Using the information:
1 – Reproduce the article on Bloomberg's campaign finance proposals word for word, everything from "Bloomberg Proposes New" down to "challenger in November.".
2 – Decide whether each statement agrees with the article on Bloomberg's campaign finance proposals, answering yes or no and quoting the words that settle it: (a) Bloomberg's proposals came from his City Hall office. (b) Thompson has supported the proposed federal rule change on investment advisers. (c) Eduardo Castell is the campaign manager for William Thompson.

Page excerpt:
══════════
Bloomberg Proposes New Campaign Rules that Wouldn’t Apply to Him


bloomberg1New York City Mayor Michael Bloomberg yesterday proposed new campaign finance rules that would apply to nearly every candidate – except himself. As a billionaire who bankrolls his own campaigns, Bloomberg doesn’t accept contributions and so wouldn’t be held to his newly proposed restrictions. “They have no credibility doing that,” said Eduardo Castell, the campaign manager for William Thompson, Bloomberg’s likely Democrat challenger in November.

“For Michael Bloomberg, who is going to be spending – it could be as much as $200 million – on this campaign, who does not participate in the campaign finance system, who we don’t know if he discloses all the money that he is spending, who plays by his own rules, for him to be talking about campaign finance reform in the middle of a campaign is like Michael Vick talking about animal cruelty.”

Bloomberg’s proposals include a ban on public matching dollars for funds raised by lobbyists or by people who do business with the city, as well as earlier disclosure of some contributions.

He also threw his support behind a proposed federal rule change that would bar investment advisers from doing business in a city or state within two years of making a campaign contribution there.

Thompson has also supported that rule change.

Bloomberg’s proposals did not come from his City Hall office, as an earlier wave of campaign finance reforms did several years ago.

They came instead from Bloomberg campaign spokesman Howard Wolfson, who introduced the proposals in the mayor’s midtown campaign office after slamming Thompson for taking money from pension fund managers while overseeing city pension funds.

“Mike Bloomberg doesn’t take a dime in special interest money,” Wolfson said. “No one will ever have to wonder whether contributions influence his decisions….He works only for the taxpayers.”
══════════
Scene geometry reasoning data:
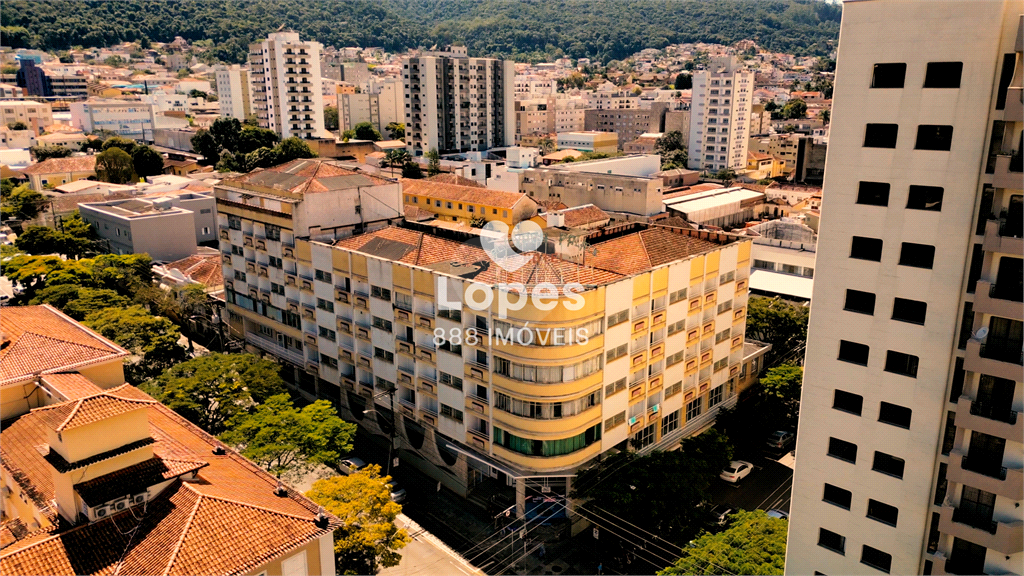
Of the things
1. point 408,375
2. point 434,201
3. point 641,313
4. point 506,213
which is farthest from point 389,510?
point 434,201

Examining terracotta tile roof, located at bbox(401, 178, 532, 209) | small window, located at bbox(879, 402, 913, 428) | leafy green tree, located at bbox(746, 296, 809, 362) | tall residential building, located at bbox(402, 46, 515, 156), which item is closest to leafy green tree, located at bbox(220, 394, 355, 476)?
small window, located at bbox(879, 402, 913, 428)

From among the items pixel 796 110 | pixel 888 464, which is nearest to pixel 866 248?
pixel 888 464

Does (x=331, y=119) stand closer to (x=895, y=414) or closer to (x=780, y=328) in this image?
(x=780, y=328)

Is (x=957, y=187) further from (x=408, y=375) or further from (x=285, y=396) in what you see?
(x=285, y=396)

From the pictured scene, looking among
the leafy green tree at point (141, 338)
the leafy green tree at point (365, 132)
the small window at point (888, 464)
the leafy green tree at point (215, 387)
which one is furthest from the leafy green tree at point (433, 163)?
the small window at point (888, 464)

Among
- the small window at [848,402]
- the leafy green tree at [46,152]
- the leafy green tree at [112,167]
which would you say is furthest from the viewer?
the leafy green tree at [46,152]

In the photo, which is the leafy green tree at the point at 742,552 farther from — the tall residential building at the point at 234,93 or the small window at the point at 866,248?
the tall residential building at the point at 234,93
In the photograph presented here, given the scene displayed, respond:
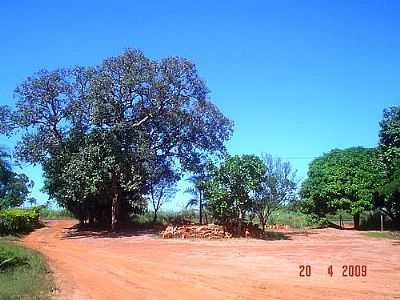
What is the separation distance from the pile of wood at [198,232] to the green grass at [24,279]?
44.4 ft

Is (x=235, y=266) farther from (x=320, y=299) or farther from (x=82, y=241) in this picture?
(x=82, y=241)

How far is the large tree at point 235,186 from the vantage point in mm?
28156

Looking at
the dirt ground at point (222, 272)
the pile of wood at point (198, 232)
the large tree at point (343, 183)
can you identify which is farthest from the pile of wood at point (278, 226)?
the dirt ground at point (222, 272)

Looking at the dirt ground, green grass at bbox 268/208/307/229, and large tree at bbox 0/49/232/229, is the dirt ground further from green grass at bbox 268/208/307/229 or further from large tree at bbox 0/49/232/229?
green grass at bbox 268/208/307/229

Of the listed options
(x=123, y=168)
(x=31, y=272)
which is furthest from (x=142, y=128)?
(x=31, y=272)

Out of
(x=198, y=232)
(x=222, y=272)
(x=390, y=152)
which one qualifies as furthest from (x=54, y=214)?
(x=222, y=272)

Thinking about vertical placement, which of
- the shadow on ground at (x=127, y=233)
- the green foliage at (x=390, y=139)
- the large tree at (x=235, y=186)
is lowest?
the shadow on ground at (x=127, y=233)

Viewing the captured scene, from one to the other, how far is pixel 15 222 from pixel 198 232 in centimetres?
1180

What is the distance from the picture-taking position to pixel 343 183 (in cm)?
3803

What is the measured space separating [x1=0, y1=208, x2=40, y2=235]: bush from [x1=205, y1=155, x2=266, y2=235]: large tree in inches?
485

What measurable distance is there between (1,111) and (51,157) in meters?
4.26

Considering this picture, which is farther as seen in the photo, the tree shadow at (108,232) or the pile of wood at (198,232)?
the tree shadow at (108,232)

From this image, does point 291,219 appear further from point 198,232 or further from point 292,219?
point 198,232

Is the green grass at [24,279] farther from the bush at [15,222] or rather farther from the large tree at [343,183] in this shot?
the large tree at [343,183]
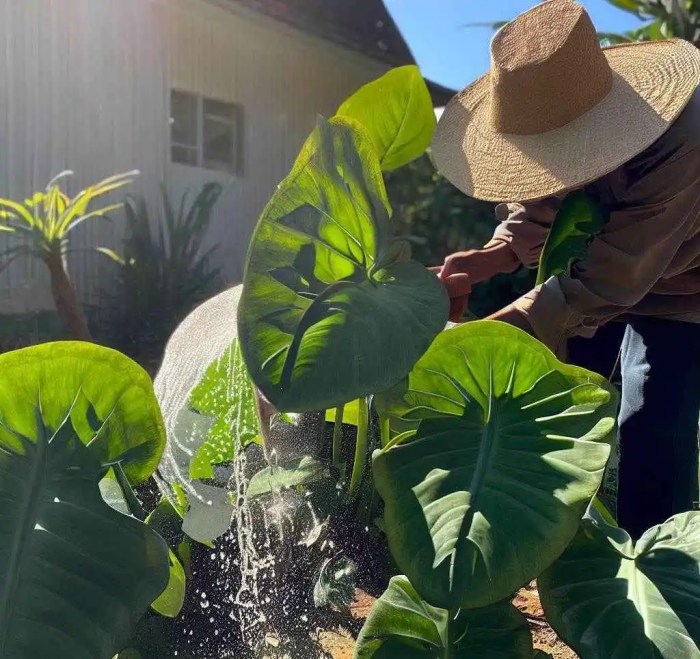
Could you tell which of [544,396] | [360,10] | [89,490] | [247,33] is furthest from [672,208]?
[360,10]

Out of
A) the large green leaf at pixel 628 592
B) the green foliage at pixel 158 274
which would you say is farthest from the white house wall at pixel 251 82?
the large green leaf at pixel 628 592

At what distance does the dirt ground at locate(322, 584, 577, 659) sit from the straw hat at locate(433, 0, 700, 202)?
29.0 inches

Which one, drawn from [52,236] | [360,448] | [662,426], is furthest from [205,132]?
[360,448]

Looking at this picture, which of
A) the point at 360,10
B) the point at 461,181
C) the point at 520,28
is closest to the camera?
the point at 520,28

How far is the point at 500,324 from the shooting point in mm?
1006

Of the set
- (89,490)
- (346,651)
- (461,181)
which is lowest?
(346,651)

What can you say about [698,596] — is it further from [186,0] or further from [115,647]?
[186,0]

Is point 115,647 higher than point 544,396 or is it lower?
lower

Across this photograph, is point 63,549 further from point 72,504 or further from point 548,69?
point 548,69

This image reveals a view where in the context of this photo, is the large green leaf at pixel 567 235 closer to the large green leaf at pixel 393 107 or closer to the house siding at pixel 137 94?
the large green leaf at pixel 393 107

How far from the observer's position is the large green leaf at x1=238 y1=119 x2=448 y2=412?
2.89 ft

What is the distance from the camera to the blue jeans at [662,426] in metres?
1.93

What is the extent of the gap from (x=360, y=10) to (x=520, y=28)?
26.2ft

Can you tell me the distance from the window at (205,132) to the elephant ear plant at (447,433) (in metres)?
6.69
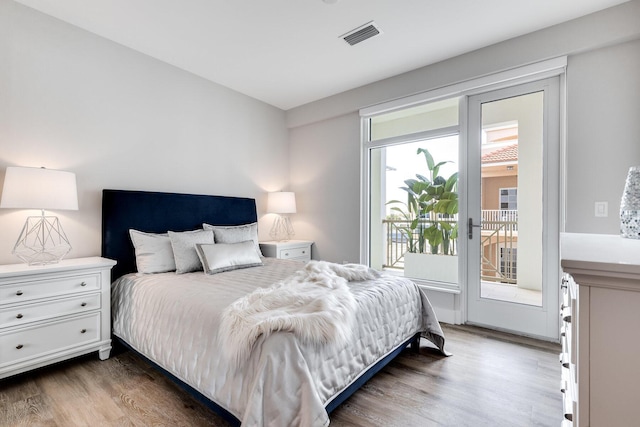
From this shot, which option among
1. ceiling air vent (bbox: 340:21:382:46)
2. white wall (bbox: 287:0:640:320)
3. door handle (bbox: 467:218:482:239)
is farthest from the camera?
door handle (bbox: 467:218:482:239)

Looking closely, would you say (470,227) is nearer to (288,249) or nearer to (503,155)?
(503,155)

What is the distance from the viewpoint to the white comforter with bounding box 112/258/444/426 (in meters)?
1.30

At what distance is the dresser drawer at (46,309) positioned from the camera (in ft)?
6.39

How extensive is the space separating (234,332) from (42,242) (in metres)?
2.08

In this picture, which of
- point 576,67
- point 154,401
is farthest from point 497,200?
point 154,401

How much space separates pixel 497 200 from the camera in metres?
2.96

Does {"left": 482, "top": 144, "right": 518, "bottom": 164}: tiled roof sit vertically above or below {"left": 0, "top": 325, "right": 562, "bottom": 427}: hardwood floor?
above

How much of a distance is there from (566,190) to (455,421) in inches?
82.1

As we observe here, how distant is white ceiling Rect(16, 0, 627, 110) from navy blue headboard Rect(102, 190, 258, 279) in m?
1.43

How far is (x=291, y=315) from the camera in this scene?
4.80ft

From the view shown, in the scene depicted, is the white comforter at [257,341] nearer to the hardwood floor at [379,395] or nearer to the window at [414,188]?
the hardwood floor at [379,395]

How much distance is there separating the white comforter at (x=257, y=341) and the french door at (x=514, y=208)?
3.12 feet

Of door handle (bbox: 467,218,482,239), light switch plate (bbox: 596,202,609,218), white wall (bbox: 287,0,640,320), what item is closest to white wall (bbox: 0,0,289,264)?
white wall (bbox: 287,0,640,320)

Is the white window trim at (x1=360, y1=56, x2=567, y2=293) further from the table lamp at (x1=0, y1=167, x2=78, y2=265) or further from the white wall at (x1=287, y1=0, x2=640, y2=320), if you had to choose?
the table lamp at (x1=0, y1=167, x2=78, y2=265)
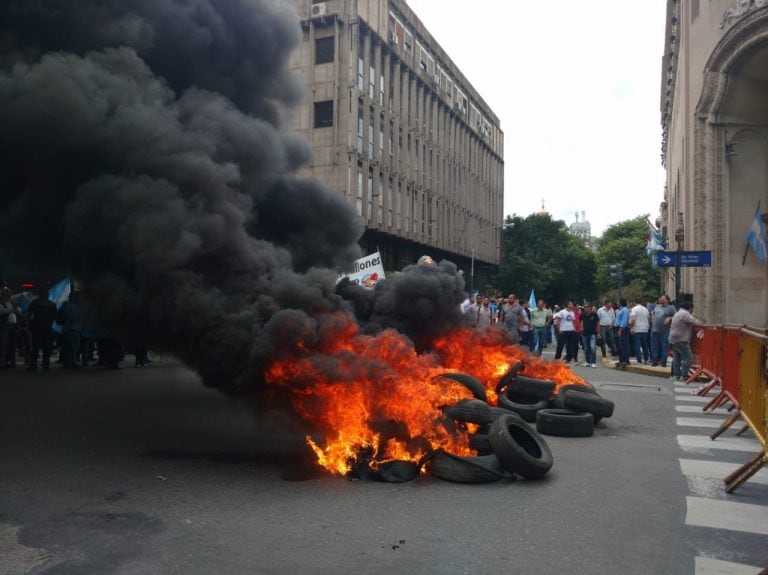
══════════
Outputs for the tasks:
1 –
Bloomberg Proposes New Campaign Rules that Wouldn’t Apply to Him


bloomberg1New York City Mayor Michael Bloomberg yesterday proposed new campaign finance rules that would apply to nearly every candidate – except himself. As a billionaire who bankrolls his own campaigns, Bloomberg doesn’t accept contributions and so wouldn’t be held to his newly proposed restrictions. “They have no credibility doing that,” said Eduardo Castell, the campaign manager for William Thompson, Bloomberg’s likely Democrat challenger in November.

2 –
(a) No: "Bloomberg’s proposals did not come from his City Hall office"
(b) Yes: "Thompson has also supported that rule change."
(c) Yes: "Eduardo Castell, the campaign manager for William Thompson"